What have be done in this study?
Using postmortem tissue from individuals with FTD carrying the C9orf72 gene expansion, sporadic FTD and controls, and using digital neuropathology, the pattern of different glial markers such as GFAP (astrocytes), Iba1 (microglia) and MBP (myelin) in the frontal cortex and hippocampus has been described and correlated with the main pathological mechanisms described in relation to this genetic alteration: presence of DPRs, presence of RNA aggregates in neuronal nuclei and the presence of TDP-43 inclusions.
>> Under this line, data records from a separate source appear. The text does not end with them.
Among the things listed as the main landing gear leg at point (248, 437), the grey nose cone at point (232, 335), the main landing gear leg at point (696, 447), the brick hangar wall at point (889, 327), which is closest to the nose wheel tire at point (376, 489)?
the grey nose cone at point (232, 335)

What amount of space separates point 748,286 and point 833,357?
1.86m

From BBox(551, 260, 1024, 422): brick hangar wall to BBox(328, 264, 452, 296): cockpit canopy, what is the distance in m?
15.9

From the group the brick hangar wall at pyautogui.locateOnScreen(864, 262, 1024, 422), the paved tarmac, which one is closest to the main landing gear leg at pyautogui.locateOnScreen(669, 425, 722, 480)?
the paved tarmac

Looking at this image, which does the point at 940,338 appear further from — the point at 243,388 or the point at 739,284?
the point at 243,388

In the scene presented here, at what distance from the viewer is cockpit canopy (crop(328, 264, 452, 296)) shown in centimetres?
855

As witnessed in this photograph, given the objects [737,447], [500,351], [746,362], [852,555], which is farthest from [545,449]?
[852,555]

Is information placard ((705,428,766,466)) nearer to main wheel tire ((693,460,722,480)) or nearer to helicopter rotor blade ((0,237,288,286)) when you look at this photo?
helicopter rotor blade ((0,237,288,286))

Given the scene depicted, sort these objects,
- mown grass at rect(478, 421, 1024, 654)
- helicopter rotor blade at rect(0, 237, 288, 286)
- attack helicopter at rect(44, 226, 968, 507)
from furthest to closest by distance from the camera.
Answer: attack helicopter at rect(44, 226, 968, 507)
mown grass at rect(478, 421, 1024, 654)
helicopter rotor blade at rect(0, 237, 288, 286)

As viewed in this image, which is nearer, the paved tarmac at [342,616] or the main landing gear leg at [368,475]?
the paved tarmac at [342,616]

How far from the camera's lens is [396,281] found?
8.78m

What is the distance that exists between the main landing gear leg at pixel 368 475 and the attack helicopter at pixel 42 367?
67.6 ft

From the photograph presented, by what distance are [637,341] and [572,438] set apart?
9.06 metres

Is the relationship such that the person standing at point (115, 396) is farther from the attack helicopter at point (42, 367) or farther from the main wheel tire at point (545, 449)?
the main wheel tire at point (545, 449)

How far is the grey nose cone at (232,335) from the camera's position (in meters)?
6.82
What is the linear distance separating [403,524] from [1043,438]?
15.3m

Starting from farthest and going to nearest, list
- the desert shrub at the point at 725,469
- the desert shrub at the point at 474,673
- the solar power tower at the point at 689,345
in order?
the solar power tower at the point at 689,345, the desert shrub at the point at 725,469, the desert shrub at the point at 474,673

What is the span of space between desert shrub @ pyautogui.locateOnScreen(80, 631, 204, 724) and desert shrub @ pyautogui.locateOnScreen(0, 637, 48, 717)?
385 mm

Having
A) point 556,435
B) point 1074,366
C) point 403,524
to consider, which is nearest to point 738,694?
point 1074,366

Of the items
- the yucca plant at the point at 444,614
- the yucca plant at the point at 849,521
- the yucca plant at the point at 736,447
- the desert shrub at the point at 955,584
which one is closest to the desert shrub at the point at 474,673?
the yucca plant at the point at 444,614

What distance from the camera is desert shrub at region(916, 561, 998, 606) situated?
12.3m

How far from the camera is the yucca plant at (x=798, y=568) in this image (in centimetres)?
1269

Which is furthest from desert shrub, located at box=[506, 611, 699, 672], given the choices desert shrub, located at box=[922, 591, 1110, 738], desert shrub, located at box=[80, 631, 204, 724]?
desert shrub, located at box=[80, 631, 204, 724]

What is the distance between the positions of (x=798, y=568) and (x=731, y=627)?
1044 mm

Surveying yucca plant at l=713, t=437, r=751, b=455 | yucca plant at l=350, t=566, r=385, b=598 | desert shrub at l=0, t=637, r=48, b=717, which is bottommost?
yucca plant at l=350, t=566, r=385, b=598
The most relevant result obtained in this work was that tissues from patients with the expansion in the C9orf72 gene showed a decrease in MBP protein immunoreactivity in the frontal cortex indicating a loss of myelin. Furthermore, this decrease was associated with the presence of TDP-43 inclusions in this same region.
Relevance of the study
This study describes that there is a specific loss of myelin associated with expansion in the C9orf72 gene.